Why I Love Computers That Are Worse in Every Way

My daily driver has 32GB of RAM and a processor that can run a billion operations per second. My favorite computer to tinker with has 64KB of RAM and runs BASIC. It’s worse in every measurable way, and I love it.

Here’s why: when you have 64KB, every byte matters. There are no layers of abstraction hiding what’s actually happening. No operating system doing a hundred things in the background. No framework of a framework of a framework. It’s just you, the hardware, and whatever you can fit in memory. You type something, and the machine does it. You can understand the entire thing, top to bottom. When’s the last time you could say that about any modern computer?

That feeling — of being able to hold the whole system in your head — is rare and addictive.
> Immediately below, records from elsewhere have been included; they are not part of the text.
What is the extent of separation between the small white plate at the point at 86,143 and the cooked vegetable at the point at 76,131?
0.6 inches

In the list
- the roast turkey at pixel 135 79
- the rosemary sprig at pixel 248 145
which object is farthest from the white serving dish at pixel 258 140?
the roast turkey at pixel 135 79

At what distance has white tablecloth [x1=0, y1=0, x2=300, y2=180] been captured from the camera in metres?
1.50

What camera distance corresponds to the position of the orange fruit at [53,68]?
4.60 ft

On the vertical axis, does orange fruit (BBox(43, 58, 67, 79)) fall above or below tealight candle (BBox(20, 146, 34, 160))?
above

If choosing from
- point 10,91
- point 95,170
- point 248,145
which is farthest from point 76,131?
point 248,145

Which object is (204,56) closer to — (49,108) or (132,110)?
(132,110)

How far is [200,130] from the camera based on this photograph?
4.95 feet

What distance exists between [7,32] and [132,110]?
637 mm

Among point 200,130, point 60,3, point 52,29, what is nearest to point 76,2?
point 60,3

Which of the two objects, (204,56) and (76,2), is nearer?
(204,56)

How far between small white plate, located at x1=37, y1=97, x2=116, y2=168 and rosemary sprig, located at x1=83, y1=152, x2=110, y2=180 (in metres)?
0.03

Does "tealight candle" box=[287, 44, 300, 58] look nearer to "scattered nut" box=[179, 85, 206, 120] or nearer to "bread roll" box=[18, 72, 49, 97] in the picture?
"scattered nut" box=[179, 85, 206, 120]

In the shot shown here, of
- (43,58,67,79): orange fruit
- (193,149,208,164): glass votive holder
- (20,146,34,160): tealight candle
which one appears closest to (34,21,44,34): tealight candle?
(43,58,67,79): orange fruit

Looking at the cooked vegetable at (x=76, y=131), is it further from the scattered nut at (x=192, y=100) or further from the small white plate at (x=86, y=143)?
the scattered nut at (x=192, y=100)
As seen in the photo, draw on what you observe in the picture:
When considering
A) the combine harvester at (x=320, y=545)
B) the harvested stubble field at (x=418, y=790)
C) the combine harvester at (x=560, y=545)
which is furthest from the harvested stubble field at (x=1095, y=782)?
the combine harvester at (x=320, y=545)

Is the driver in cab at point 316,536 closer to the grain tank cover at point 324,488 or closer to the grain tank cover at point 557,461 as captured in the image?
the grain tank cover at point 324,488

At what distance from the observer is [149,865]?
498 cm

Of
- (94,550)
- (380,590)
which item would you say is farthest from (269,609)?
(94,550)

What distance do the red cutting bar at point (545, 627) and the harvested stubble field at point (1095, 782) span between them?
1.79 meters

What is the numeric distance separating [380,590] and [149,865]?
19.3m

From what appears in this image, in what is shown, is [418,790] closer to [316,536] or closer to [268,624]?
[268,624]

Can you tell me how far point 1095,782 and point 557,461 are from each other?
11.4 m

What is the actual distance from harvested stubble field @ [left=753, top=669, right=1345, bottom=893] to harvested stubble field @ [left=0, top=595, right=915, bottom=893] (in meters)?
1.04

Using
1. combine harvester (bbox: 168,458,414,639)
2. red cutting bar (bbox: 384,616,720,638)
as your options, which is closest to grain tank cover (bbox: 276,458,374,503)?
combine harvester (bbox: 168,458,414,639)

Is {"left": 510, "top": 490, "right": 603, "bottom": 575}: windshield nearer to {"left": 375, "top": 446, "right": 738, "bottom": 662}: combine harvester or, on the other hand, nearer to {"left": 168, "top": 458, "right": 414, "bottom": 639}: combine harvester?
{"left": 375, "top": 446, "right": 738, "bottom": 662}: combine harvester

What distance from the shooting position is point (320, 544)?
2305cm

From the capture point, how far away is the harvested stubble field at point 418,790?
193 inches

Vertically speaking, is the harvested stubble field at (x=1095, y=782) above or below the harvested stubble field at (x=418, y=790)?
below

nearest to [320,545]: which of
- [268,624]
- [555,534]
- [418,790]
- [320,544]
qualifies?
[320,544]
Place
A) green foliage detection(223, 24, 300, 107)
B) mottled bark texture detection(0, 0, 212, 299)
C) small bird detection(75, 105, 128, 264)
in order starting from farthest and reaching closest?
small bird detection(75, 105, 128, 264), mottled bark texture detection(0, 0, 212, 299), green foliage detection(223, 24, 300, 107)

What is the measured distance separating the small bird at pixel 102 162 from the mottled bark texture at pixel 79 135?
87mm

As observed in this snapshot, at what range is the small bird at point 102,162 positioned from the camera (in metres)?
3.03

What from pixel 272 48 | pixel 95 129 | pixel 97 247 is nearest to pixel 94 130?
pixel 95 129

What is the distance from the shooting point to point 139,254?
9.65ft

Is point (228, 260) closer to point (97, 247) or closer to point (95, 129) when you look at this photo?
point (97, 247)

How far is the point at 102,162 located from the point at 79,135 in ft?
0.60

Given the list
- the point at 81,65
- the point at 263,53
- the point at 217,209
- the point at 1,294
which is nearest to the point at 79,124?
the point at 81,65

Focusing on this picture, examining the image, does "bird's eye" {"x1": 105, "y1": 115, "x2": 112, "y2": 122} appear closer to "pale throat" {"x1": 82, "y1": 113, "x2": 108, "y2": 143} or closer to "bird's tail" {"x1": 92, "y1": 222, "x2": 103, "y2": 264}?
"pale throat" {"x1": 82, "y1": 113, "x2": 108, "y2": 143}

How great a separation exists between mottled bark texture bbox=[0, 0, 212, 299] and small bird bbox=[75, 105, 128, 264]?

Modern development has its strengths, but it also has so much invisible complexity that you spend half your time fighting tools instead of building things.

I’m going to write about retro hardware here: what it was like, what we can still learn from it, and how to actually get your hands on it (or emulate it) in 2026. First up will probably be the Commodore 64, because it’s cheap to find and there’s something beautiful about a machine that boots into a programming language.

Don’t just read about old computers and feel nostalgic for a thing you never used. Fire up an emulator tonight, or find a $40 machine at a swap meet, and actually type PRINT "HELLO" into it. Nostalgia is passive. Doing is not.